Çin´in askeri gücünün çoğu başka yerlere odaklanmış durumda, ancak örneğin aktif görevli personel açısından genel olarak iki taraf arasında büyük bir dengesizlik var.
Açık bir çatışmada, bazı batılı uzmanlar Tayvan´ın en iyi ihtimalle bir Çin saldırısını yavaşlatmayı, Çin amfibi kuvvetlerinin karaya inmesini önlemeyi ve dışarıdan yardım beklerken gerilla saldırıları düzenlemeyi hedefleyebileceğini tahmin ediyor.
Washington´un resmi bir 'stratejik belirsizlik' politikası olmasına rağmen, bu yardım Tayvan´a silah satan ABD´den gelebilir.
Başka bir deyişle, ABD, bir saldırı durumunda Tayvan´ı savunup savunmayacağı veya nasıl koruyacağı konusunda kasıtlı olarak belirsizdir.
Diplomatik olarak, ABD şu anda sadece bir Çin hükümetini - Pekin´de - tanıyan ve Tayvan yerine Çin ile resmi bağları olan 'Tek Çin' politikasına bağlı kalıyor.
2021´de Çin, yabancı uçakların ulusal güvenlik çıkarları doğrultusunda tanımlandığı, izlendiği ve kontrol edildiği, kendi kendini ilan eden bir alan olan Tayvan Hava Savunma Bölgesi´ne askeri uçaklar göndererek baskıyı artırıyor gibi görünüyordu.
Tayvan, 2020´de uçak saldırılarına ilişkin verileri kamuoyuna açıkladı.
Rapor edilen uçak sayısı, tek bir günde 56 saldırı ile Ekim 2021´de zirve yaptı.
Tayvan ekonomisi son derece önemlidir.
Telefonlardan dizüstü bilgisayarlara, saatlere ve oyun konsollarına kadar dünyanın günlük elektronik ekipmanlarının çoğu, Tayvan´da üretilen bilgisayar çipleri tarafından desteklenmektedir.
Bir ölçüye göre , tek bir Tayvanlı şirket - Taiwan Semiconductor Manufacturing Company veya TSMC - dünya pazarının yarısından fazlasına sahiptir.
TSMC, sözde 'dökümhane' - tüketici ve askeri müşteriler tarafından tasarlanan çipleri yapan bir şirkettir. 2021´de neredeyse 100 milyar dolar (730 milyar sterlin) değerinde geniş bir endüstridir.
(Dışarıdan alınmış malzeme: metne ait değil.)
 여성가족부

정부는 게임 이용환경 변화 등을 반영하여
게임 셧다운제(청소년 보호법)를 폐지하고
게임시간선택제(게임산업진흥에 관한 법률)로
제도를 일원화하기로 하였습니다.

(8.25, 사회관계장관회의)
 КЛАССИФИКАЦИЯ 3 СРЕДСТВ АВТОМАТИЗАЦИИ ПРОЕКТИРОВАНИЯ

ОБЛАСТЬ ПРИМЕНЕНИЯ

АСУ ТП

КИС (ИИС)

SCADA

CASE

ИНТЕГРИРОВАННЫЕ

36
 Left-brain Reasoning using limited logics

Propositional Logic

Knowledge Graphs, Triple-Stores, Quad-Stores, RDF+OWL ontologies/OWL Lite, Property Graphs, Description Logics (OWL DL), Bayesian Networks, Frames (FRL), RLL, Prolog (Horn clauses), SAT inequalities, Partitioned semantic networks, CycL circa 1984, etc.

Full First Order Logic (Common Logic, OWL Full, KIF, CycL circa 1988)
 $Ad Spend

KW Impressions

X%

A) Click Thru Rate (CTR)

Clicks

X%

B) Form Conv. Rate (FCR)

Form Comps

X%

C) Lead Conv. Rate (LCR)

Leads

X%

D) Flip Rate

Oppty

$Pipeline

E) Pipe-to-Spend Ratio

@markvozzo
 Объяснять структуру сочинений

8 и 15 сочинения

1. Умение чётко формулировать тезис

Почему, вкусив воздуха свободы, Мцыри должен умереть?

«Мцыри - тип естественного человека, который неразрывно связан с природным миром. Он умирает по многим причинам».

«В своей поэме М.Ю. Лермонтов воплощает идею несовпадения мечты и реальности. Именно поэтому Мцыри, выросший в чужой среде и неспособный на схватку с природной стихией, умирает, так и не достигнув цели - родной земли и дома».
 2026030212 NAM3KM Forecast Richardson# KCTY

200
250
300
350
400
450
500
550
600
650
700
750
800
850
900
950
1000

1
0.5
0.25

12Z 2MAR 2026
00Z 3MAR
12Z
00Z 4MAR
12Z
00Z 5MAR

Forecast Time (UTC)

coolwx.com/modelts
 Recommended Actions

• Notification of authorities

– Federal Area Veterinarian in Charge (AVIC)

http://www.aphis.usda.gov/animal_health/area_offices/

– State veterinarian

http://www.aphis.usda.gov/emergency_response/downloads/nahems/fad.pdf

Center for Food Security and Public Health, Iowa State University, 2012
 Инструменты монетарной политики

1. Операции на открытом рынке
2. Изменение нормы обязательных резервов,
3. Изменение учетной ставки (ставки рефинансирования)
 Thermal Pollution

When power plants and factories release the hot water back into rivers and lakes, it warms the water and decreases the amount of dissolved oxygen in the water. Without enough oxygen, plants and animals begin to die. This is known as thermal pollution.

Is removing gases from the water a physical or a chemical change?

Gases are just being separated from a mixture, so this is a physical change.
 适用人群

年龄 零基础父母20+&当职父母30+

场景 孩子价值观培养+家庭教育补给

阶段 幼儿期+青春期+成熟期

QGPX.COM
Çin´in Tayvan´ı devralması, Pekin´e dünyanın en önemli endüstrilerinden biri üzerinde bir miktar kontrol verebilir.
Çin ve Tayvan arasındaki son gerilimlere rağmen, araştırmalar birçok Tayvanlı insanın nispeten sorunsuz olduğunu gösteriyor.
Ekim ayında Tayvan Kamuoyu Vakfı insanlara sonunda Çin ile bir savaş olacağını düşünüp düşünmediklerini sordu.
Neredeyse üçte ikisi (%64,3) hayır cevabını verdi.
Ayrı araştırmalar, Tayvan´daki çoğu insanın kendini Tayvanlı olarak tanımladığını ve belirgin bir şekilde farklı bir kimliğe sahip olduğunu gösteriyor.